EwoutH / India-drought-ABM

GNU General Public License v3.0
0 stars 0 forks source link

Data initialization and validation tracking issue #2

Open EwoutH opened 1 year ago

EwoutH commented 1 year ago

This is a tracking issue for all the data we might need, for either initialization or validation.

@nit1995 Thanks for taking this on! Can you take the lead on the Drought and Irrigation parts? Please discuss these things also directly with Kaveri (since she is the subject matter expert).

See also the pseudocode: https://docs.google.com/document/d/1Fay3uEJRzJnAenQnd0Pa9e5AOzRPa5O7vOzR0pKnI5M/edit

Farming

Financial

Network

conceptual-mindmap-India-drought-2023-05-22.zip

Kaveri3012 commented 1 year ago

Thanks a lot, Ewout. Working with Niteesh on this.

nit1995 commented 1 year ago

Can multiple types of irrigation be present on the same farm land? If so, which can and which can not? Yes. Different crops have different irrigation needs, and if the farmer is diversifying his crop, it is possible to have multiple types of irrigation on the same farm land.

Does having irrigation take any space that can't be used to produce crops? Unless the farmer builds farm ponds, the space taken by irrigation is negligible and can be ignored.

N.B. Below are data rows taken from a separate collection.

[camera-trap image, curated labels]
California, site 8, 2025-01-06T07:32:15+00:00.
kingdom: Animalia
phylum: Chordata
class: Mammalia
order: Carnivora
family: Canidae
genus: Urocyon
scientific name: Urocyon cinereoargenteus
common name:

Does irrigation have a maximum capacity, or can it handle any drought? Irrigation systems depend on a reliable water source, which can include rivers, reservoirs, wells, or aquifers. However, during an intense drought, these sources might not yield sufficient water to satisfy the requirements of irrigation. While borewells generally continue to provide water during drought conditions, their effectiveness can be significantly reduced during extended periods of drought.

https://www.deccanherald.com/state/cdurga-villages-answer-drought-713763.html https://www.livemint.com/Politics/CF05j4ycqjUmMI4qDQ8IzI/Running-out-of-water-droughthit-Karnataka-to-rent-private.html

EwoutH commented 1 year ago

@nit1995 Thanks a lot for doing the research on this!

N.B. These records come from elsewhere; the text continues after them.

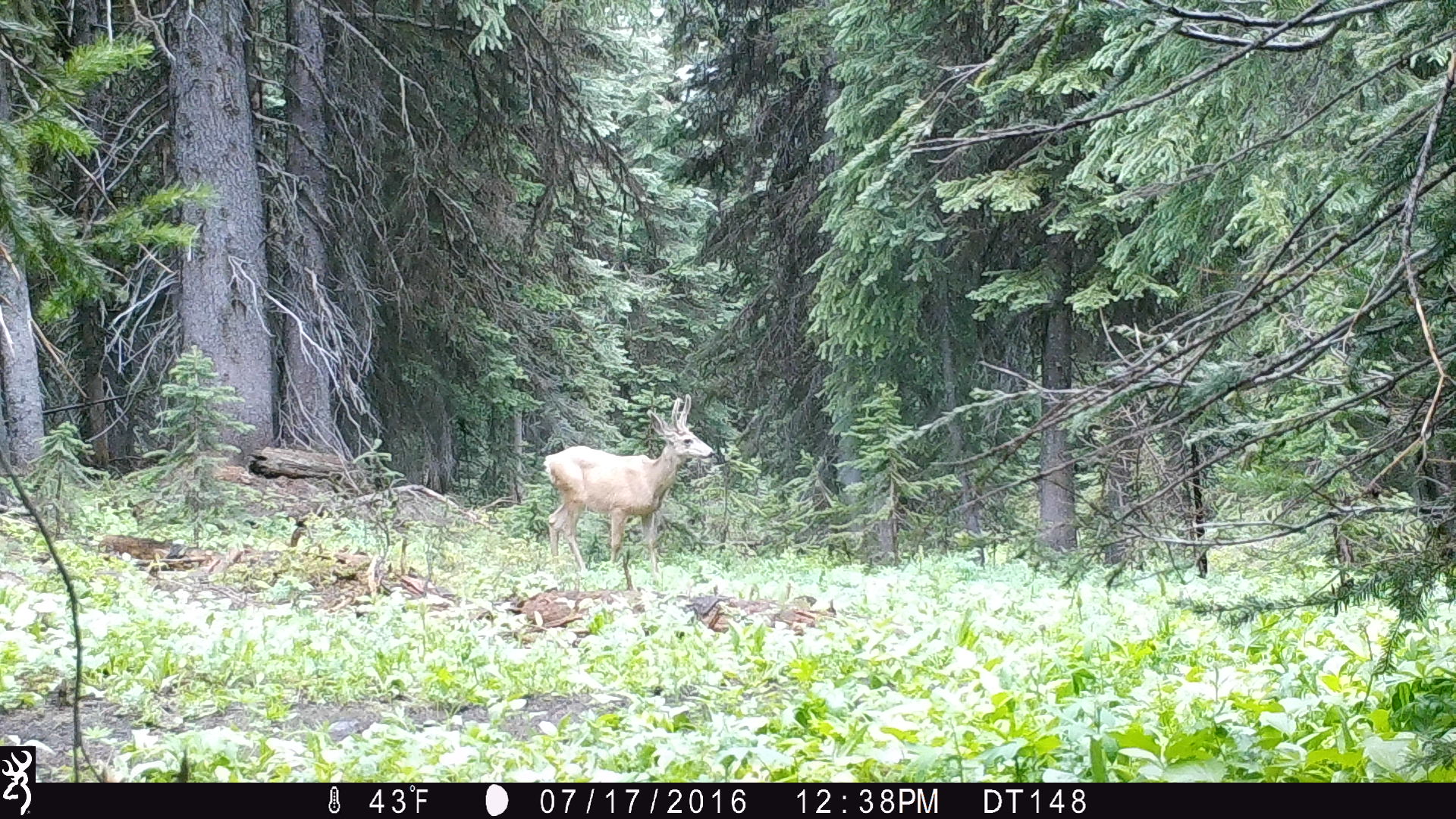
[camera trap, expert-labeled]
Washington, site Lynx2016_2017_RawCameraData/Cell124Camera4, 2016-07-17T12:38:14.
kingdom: Animalia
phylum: Chordata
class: Mammalia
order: Artiodactyla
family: Cervidae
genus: Odocoileus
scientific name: Odocoileus hemionus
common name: mule deer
Odocoileus hemionus (mule deer). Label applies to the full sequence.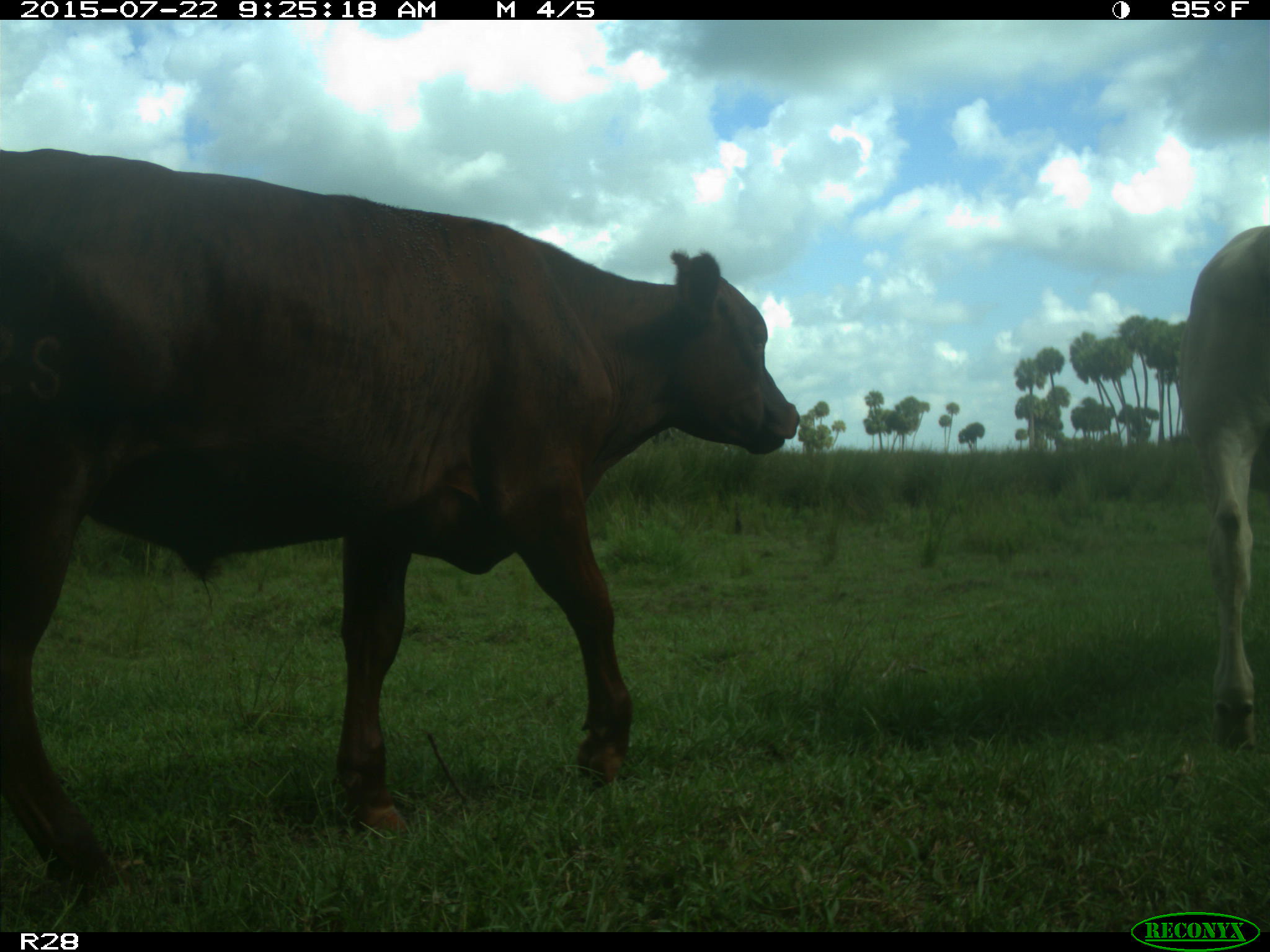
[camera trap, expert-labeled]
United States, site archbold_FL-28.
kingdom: Animalia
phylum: Chordata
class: Mammalia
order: Artiodactyla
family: Bovidae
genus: Bos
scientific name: Bos taurus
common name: domestic cow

Yes. Different crops have different irrigation needs, and if the farmer is diversifying his crop, it is possible to have multiple types of irrigation on the same farm land.

Can you make an yes/no table which of these crops can use which of these irrigation types? ['Maize', 'Pigeonpea', 'Sorghum', 'Chickpea', 'Groundnut', 'Finger millet']

Unless the farmer builds farm ponds, the space taken by irrigation is negligible and can be ignored.

Perfect, let’s assume irrigation doesn’t take significant space.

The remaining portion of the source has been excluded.